A
grama do vizinho é sempre mais verde. A frase fica entre a sabedoria popular e
o clichê, tantas vezes dita e repetida e tão propícia para nossa caprichosa sociedade
contemporânea. Que o digam Lúcia e Mariana, interpretadas por Fernanda Carvalho
Leite e Ingra Liberato, respectivamente, na peça
Inimigas Íntimas.
O mote da peça é simples: duas mulheres de meia idade, amigas de infância e adolescência, se reencontram depois de anos e marcam um jantar. As duas não têm mais nada a ver uma com a outra, e, pior do que isso, guardam mágoas profundas e invejam uma a vida da outra: Lúcia, atriz, solteira e solitária, queria ter casado e tido filhos com Osmar, o marido de Mariana, que queria ser atriz e bilhar nos palcos, ao invés de levar uma vidinha suburbana de dona de casa.
O interessante da peça é que a partir desse conflito tão universal, atemporal e explorado pela literatura, pelo teatro ou pela televisão, Fernanda e Ingra conseguem fazer o público rir de suas próprias idiossincrasias, de seus próprios caprichos, e refletir sobre suas próprias amizades e suas próprias invejas, graças a um texto muito bem costurado de Artur José Pinto.
O maior mérito do texto é conseguir criar situações cômicas, pelo estereótipo ou pela caricatura, sem abandonar a história principal que move a narrativa, fórmula do
hors concours Bailei na Curva. Assim, ao invés de explorar o jantar em si e o encontro das duas inimigas íntimas, como sugere o próprio título do espetáculo, a peça vai narrando em paralelo o dia das duas amigas e aos poucos nos acostumamos que as duas atrizes são, na verdade, quatro personagens: quando Fernanda Carvalho Leite é Lúcia, Ingra é uma impagável doméstica, Yvette, talvez a mais graciosa e engraçada personagem da peça; e quando Ingra vira Mariana, Fernanda transforma-se na jornalista masculinizada Jussara, outra coadjuvante capaz de roubar a cena. Atuações dignas de duas celebridades, dois monstros sagrados do teatro gaúcho, como diria a jornalista Jussara :-)...

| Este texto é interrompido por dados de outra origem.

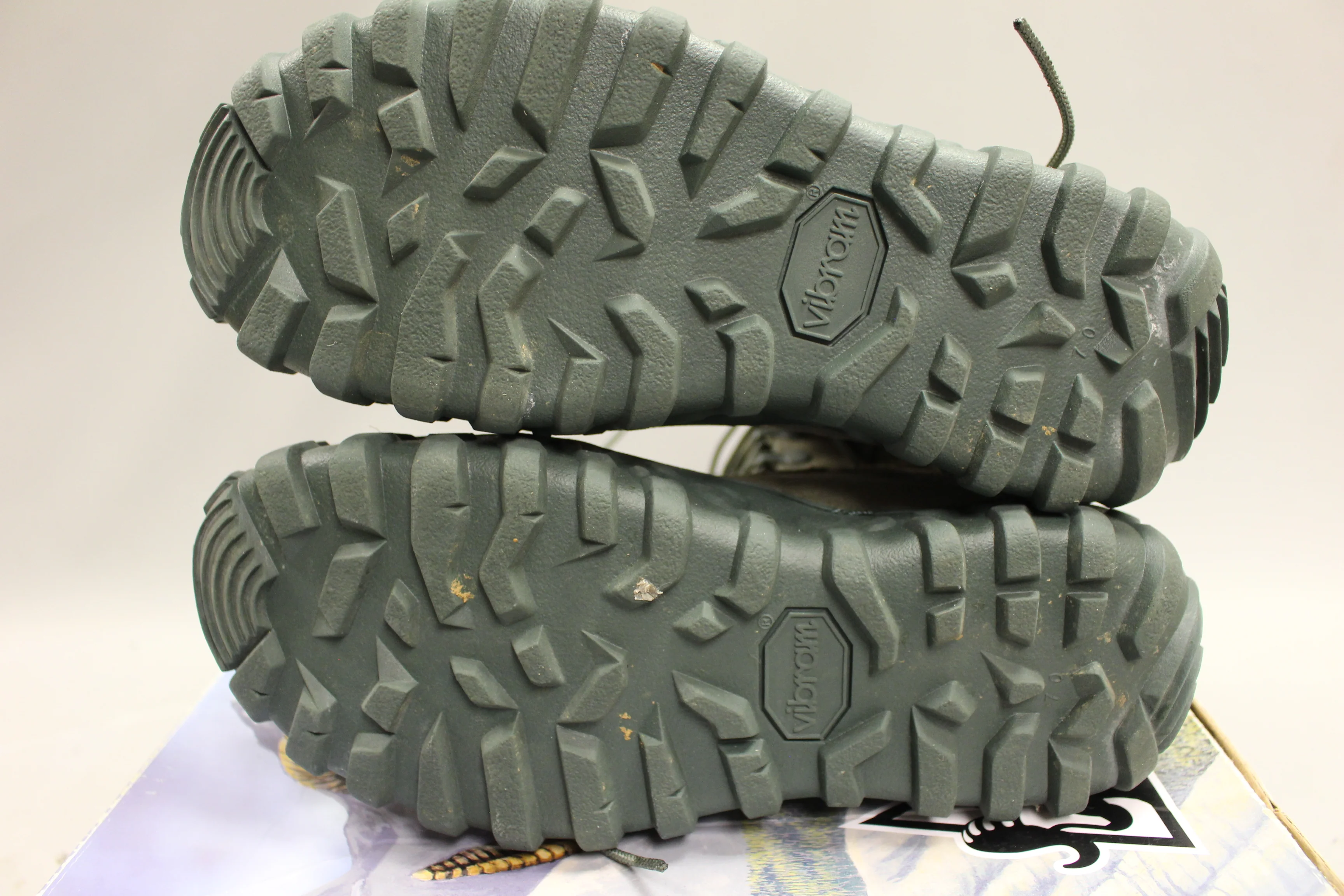 Rocky Men's S2V Vented Military/Duty Sport Boots -, Sage Green - Size: 6M - Used - Image 6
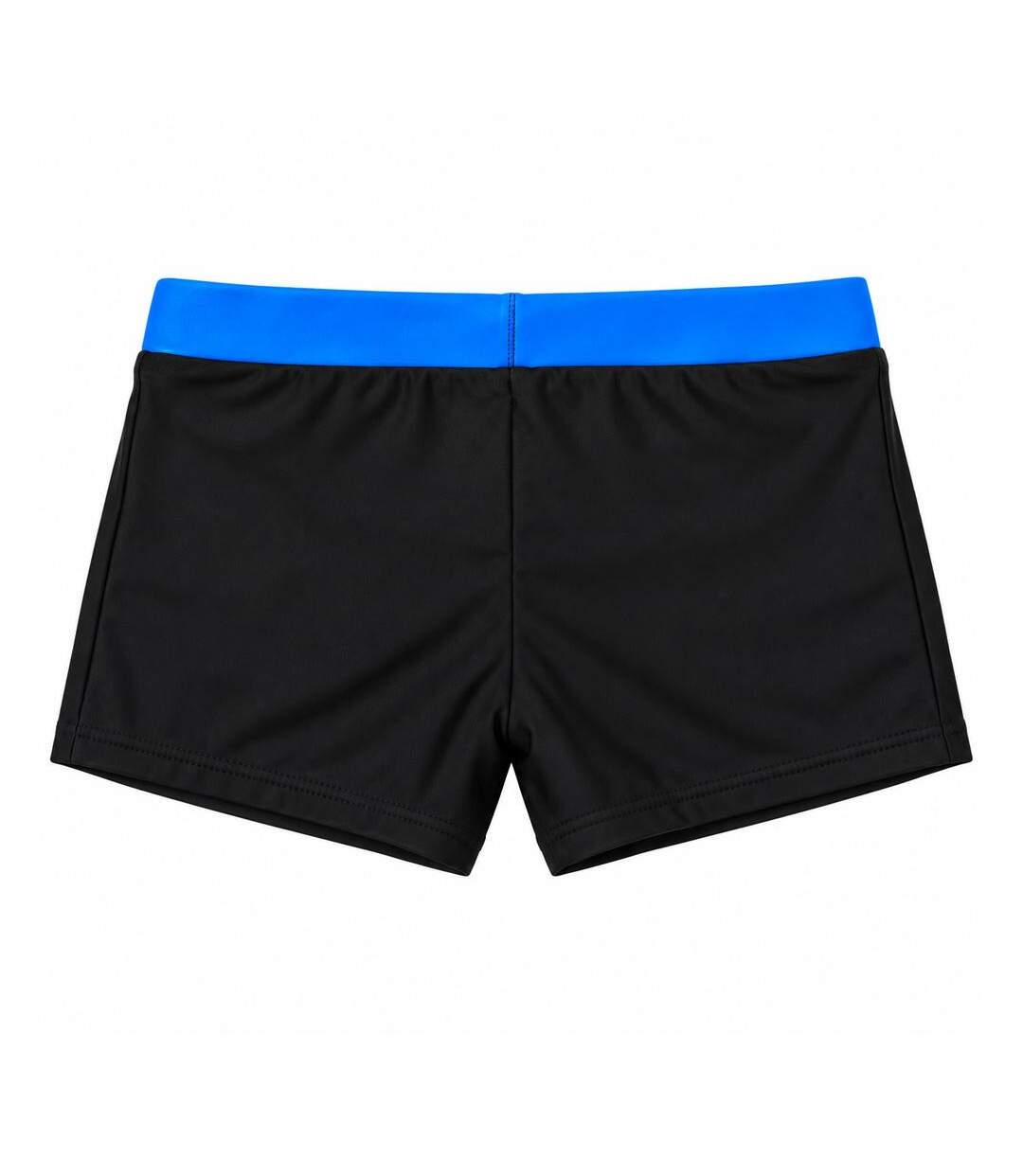 Boxer de bain noir/bleu homme lhoste barracuda-2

Falando sério, é impressionante a sintonia das inimigas íntimas. Em algumas cenas, a transição da história de Mariana/Yvette para Lúcia/Jussara é feita num piscar de olhos, mas sem deixar o espectador perdido em nenhum momento. Dessa forma, a peça ganha muito em dinamismo e explora acertadamente a versatilidade das duas atrizes, que em palco não apenas encenam como declamam, dançam, fazem ginástica e trocam de roupa, às vezes tudo ao mesmo tempo.
A direção da peça é de Néstor Monastério, a quem é atribuída a presença em palco de um curioso e divertido coringa, o contraregra André Oliveira. A música fica por conta do cidadão quem Duca Leindecker, o figurino é de Sérgio Lopes, a cenografia de Rodrigo Lopes, a coreografia de Jussara Miranda, a iluminação do próprio Néstor Monastério e a programação visual de Nícolas Monastério.